Ainsi, si le danger de la course à l’excès n’est pas réellement prouvé, de nombreuses études convergent sur un point : les bénéfices de la course à pied ne varient absolument pas entre une personne courant 100 kilomètres par semaine et une autre dont la pratique serait récréative.
Que retenir de tout cela ? Avant tout que courir est, dans l’immense majorité des cas, extrêmement salutaire : diminution des risques de maladies cardiovasculaires, maintien ou diminution du poids, renforcement des muscles… Les bénéfices en matière de santé sont nombreux et semblent l’emporter sans mal sur les risques.
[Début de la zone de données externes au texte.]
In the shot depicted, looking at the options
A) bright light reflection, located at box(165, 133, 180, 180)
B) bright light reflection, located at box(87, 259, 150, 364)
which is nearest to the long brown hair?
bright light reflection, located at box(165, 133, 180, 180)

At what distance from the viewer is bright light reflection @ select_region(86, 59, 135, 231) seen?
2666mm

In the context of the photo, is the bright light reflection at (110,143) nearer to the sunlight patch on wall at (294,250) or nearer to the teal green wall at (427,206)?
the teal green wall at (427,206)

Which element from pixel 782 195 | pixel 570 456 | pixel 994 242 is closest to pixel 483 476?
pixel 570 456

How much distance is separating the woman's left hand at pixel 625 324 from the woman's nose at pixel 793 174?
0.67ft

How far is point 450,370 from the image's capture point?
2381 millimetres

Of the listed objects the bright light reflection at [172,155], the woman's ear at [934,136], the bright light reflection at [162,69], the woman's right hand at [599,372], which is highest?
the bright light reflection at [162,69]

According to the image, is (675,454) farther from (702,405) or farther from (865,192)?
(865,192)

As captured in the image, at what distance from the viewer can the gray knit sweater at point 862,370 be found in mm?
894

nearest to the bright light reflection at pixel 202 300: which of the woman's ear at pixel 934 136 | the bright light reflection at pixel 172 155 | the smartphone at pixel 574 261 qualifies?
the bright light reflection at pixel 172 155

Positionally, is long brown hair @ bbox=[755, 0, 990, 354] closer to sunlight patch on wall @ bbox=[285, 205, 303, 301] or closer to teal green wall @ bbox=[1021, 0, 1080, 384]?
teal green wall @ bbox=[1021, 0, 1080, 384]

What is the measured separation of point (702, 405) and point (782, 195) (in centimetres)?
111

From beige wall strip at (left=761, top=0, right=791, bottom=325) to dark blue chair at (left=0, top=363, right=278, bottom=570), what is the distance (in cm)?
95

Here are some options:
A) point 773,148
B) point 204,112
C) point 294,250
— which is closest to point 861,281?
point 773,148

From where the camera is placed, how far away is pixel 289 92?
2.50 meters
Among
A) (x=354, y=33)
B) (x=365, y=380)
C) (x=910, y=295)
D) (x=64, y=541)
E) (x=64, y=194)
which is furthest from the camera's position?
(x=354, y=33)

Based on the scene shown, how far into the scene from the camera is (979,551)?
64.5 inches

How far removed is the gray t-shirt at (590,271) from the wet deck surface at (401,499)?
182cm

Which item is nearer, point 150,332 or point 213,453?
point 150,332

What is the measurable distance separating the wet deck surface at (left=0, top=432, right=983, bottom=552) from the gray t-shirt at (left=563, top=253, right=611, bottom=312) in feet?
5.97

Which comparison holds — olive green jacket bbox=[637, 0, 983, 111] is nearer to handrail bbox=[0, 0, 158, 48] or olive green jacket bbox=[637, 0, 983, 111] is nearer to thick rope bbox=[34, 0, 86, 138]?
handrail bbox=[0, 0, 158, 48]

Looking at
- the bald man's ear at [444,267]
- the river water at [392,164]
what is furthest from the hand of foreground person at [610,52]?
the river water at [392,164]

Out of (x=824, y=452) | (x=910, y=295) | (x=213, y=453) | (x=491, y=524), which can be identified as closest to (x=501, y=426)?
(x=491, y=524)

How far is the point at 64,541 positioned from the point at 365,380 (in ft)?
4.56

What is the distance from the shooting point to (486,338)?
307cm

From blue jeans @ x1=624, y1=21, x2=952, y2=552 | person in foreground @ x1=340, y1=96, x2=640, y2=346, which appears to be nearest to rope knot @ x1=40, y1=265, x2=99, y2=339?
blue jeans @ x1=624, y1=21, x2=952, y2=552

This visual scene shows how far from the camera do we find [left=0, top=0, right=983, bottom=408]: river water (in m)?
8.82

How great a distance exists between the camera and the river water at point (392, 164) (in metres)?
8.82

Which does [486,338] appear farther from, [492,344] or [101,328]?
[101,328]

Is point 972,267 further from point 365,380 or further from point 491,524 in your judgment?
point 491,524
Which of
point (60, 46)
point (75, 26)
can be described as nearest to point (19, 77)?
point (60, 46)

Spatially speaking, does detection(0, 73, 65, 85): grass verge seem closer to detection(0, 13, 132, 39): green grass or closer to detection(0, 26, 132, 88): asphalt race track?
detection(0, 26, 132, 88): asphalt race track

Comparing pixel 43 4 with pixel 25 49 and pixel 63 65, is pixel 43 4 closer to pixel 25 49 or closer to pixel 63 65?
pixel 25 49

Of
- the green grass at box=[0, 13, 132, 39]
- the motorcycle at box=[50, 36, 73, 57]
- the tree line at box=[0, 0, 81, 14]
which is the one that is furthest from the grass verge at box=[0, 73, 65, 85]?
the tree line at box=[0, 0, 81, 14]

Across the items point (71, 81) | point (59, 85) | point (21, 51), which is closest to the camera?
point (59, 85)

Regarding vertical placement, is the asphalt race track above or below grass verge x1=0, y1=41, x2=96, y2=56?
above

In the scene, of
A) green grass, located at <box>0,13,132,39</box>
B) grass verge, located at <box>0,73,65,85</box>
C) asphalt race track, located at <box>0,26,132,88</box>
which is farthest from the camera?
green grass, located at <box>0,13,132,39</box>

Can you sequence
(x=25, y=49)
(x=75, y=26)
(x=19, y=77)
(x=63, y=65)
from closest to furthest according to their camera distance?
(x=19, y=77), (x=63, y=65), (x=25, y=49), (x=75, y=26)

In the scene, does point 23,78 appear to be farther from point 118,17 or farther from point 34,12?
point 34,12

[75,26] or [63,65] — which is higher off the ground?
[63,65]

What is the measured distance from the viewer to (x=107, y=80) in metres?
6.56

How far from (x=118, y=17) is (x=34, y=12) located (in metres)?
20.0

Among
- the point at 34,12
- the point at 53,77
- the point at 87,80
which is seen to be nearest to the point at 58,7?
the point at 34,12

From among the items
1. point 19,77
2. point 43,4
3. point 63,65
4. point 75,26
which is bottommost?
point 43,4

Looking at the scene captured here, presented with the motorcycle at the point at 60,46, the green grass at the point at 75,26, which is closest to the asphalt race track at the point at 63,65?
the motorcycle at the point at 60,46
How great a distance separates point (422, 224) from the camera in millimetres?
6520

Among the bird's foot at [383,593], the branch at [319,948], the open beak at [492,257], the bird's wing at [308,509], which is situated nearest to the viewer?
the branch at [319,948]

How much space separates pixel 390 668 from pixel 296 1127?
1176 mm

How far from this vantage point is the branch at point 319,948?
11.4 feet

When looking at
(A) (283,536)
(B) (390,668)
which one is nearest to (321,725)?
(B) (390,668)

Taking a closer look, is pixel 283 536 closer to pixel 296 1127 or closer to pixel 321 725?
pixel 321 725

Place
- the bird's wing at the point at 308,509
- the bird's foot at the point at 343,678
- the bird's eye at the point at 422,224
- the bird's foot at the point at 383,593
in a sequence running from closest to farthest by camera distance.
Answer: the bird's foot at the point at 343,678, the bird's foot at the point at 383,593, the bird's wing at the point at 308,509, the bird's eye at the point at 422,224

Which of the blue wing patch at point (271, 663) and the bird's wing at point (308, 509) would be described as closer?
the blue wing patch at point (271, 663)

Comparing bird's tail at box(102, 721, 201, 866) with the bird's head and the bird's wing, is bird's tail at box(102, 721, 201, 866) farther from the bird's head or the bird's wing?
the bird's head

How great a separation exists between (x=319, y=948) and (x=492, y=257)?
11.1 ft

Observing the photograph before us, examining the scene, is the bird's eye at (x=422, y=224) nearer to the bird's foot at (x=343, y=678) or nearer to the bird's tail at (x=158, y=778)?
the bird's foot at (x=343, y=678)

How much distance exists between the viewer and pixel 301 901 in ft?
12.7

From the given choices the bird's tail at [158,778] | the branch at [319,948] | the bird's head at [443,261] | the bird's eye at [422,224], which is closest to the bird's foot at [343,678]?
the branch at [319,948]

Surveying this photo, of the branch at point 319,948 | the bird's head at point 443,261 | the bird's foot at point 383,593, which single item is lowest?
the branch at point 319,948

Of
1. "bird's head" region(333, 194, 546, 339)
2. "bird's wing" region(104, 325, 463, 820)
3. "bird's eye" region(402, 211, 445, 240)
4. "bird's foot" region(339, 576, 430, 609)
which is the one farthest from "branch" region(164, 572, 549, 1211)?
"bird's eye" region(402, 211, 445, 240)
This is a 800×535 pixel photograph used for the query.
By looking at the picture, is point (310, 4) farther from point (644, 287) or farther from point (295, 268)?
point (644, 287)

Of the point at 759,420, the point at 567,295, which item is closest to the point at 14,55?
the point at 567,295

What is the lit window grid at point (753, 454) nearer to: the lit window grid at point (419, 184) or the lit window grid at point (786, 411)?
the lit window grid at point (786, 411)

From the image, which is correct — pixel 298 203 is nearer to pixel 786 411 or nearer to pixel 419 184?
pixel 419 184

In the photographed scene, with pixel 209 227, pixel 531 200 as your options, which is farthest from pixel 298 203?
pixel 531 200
Il convient juste de se souvenir qu’il ne faut pas hésiter à faire vérifier que la routine n’est pas en train de devenir néfaste à votre santé, mais aussi de ne pas faire d’efforts démesurés, de savoir écouter son corps et de le respecter, tant en le maintenant en forme qu’en le laissant se reposer de temps à autre. En bref : se bichonner.